(Data records)
— Begin —

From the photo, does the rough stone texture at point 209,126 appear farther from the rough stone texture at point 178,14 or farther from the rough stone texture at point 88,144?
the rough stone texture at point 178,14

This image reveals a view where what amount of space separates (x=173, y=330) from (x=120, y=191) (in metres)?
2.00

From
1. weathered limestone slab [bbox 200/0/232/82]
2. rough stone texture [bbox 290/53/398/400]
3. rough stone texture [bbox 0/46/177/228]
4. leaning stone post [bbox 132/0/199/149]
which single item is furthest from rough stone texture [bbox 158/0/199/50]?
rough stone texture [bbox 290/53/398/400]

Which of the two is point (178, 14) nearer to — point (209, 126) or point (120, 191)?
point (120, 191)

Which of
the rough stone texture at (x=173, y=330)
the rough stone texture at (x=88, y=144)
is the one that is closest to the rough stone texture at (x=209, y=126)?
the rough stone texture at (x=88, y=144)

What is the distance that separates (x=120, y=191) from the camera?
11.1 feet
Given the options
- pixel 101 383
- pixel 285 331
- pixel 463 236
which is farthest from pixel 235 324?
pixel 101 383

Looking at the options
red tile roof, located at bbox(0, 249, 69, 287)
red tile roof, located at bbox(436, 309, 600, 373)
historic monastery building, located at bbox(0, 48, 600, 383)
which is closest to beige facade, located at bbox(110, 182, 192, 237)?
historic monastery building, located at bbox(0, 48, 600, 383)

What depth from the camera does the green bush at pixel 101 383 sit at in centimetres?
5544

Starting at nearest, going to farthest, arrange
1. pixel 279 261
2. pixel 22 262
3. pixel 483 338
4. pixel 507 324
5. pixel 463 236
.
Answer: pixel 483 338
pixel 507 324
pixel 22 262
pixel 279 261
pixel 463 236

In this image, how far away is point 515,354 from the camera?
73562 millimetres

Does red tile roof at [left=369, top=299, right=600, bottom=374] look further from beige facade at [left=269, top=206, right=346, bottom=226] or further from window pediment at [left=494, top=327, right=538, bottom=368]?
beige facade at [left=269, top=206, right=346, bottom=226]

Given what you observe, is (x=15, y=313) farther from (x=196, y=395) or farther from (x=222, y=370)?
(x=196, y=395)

— End —

Update all of the material above by changing "green bush" to "leafy shrub" and leaving every other part as it is.

— REPLY TO THE EXERCISE —
From the photo, does the rough stone texture at point 209,126 appear farther from the rough stone texture at point 178,14 or farther from the rough stone texture at point 88,144?
the rough stone texture at point 178,14

This image reveals a view where what amount of space separates (x=173, y=330) from (x=120, y=191) (in metres)?
2.00

From
1. weathered limestone slab [bbox 200/0/232/82]
2. rough stone texture [bbox 290/53/398/400]
3. rough stone texture [bbox 0/46/177/228]
4. leaning stone post [bbox 132/0/199/149]
which single item is furthest from rough stone texture [bbox 158/0/199/50]?
rough stone texture [bbox 290/53/398/400]

Which of the two is point (178, 14) nearer to — point (209, 126) or point (120, 191)?
point (120, 191)

Which of
the rough stone texture at (x=173, y=330)
the rough stone texture at (x=88, y=144)
is the one that is closest to the rough stone texture at (x=209, y=126)?
the rough stone texture at (x=88, y=144)

What is the distance that separates (x=120, y=191) from the camera?
11.1 feet
Given the options
- pixel 101 383
- pixel 285 331
- pixel 463 236
which is farthest from pixel 235 324?
pixel 101 383

Looking at the options
red tile roof, located at bbox(0, 249, 69, 287)
red tile roof, located at bbox(436, 309, 600, 373)
historic monastery building, located at bbox(0, 48, 600, 383)
which is closest to beige facade, located at bbox(110, 182, 192, 237)?
historic monastery building, located at bbox(0, 48, 600, 383)

What depth from the camera does the leafy shrub at pixel 101 383 sit at in centimetres?
5544

Starting at nearest, going to farthest, arrange
1. pixel 279 261
2. pixel 22 262
3. pixel 483 338
4. pixel 507 324
5. pixel 463 236
.
Answer: pixel 483 338
pixel 507 324
pixel 22 262
pixel 279 261
pixel 463 236

In this image, how far away is point 515,354 from the camera?
73562 millimetres

Does red tile roof at [left=369, top=299, right=600, bottom=374] look further from beige facade at [left=269, top=206, right=346, bottom=226] or further from window pediment at [left=494, top=327, right=538, bottom=368]?
beige facade at [left=269, top=206, right=346, bottom=226]

Given what you observe, is (x=15, y=313) farther from (x=196, y=395) or farther from (x=222, y=370)?
(x=196, y=395)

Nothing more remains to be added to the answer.